Cooling rate is another important factor in the success of freezing embryos. The freezing and thawing processes inevitably kill some cells within the embryo. However, by controlling the rate at which the embryos are frozen the number of cells dying can be minimized. To start ice crystals forming evenly throughout the straw, the straw is touched with a super-cooled instrument (process called seeding). Then the temperature is decreased by 0.6 C per minute down to -35 C. After reaching -35 C the embryos can be plunged directly into liquid nitrogen (-196 C) and stored indefinitely.

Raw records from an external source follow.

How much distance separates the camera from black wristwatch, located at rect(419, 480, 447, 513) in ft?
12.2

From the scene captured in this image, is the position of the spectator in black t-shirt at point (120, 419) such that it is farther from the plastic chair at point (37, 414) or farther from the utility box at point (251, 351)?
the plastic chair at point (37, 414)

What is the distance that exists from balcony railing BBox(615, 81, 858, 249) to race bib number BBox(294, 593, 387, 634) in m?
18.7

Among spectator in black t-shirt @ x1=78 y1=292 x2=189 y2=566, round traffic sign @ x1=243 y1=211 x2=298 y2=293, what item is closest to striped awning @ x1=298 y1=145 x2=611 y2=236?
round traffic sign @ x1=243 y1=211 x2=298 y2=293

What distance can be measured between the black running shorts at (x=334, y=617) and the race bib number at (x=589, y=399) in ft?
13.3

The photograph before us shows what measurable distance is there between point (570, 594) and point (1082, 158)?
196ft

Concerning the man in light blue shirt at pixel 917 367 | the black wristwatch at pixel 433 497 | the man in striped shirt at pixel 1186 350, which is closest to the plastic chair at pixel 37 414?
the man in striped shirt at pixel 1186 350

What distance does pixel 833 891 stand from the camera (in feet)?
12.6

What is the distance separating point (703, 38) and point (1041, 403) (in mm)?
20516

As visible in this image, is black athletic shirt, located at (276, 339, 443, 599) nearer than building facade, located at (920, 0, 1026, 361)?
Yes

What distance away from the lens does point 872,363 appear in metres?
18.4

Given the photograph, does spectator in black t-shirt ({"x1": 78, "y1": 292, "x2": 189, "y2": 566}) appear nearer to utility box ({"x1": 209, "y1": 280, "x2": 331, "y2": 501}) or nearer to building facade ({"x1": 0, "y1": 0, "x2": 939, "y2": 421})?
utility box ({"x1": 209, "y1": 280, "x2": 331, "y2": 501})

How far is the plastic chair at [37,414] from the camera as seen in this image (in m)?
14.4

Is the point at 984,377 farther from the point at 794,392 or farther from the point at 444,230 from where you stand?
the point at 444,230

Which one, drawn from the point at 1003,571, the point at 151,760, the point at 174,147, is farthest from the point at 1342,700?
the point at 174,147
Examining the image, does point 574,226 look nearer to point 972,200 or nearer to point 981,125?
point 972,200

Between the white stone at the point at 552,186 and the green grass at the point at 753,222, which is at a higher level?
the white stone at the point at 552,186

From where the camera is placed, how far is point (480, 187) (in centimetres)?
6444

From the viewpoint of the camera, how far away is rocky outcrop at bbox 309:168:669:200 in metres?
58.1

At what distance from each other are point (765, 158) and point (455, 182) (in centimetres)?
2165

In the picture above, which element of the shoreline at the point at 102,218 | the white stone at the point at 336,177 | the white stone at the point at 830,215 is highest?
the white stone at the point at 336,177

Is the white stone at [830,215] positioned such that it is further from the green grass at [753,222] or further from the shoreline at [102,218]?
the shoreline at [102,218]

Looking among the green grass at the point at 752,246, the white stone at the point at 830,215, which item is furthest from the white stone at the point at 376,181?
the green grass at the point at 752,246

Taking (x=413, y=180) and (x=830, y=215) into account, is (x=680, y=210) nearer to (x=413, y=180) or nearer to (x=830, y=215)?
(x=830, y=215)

Embryos are frozen in antifreeze solutions containing cryprotective agents. These agents displace some of the water in the embryonic cells and control ice forming within them. The first cryoprotective agents used successfully to produce pregnancies were dimethyl sulphoxide and glycerol. One drawback to these freezing solutions was that the embryos required extensive handling after thawing. The embryos were thawed in air for 10 seconds then plunged into a 35 C water bath for 10 seconds. They were then removed from the straw and placed in a sucrose solution for four minutes. The sucrose helped remove the cryoprotectant from within the embryo, allowing subsequent rehydration. Afterwards, the embryos were placed in holding medium, re-loaded into straws and transferred into recipients. Not only was time a factor in the processing of frozen embryos for transfer, but also the need for a trained technician and lab equipment.

In the early nineties, research focused on finding a reliable method of freezing embryos for direct transfer. Direct transfer means eliminating the handling of the embryo outside the straw between thaw and transfer. The cryoprotectant found to be successful was ethylene glycol. Within the straw, the embryo is contained in a column of ethylene glycol, but is surrounded by columns of holding medium. After thawing (in air and water as before) and placing the contents of the straw into the uterus, the columns will mix, diluting the cryoprotectant, thus exposing the embryo to the holding medium, allowing rehydration to take place. This procedure is much less time consuming and requires no lab equipment. Another advantage of direct transfer is that producers will be able to perform their own transfers with minimal training. Producers able to implant embryos into their own cattle will increase efficiency and flexibility in their recipient management. By implanting recipients on their natural heats, synchronization is not necessary, thus saving time, money, and labour. By eliminating these factors, producers will be saving up to $150 per transfer.

Over the years Alta Embryo Group has frozen well in excess of 100,000 embryos. Since November 1994 all embryos frozen at AEG have been packaged for direct transfer. The pregnancy rate achieved with these embryos is similar to that obtained with previous methods.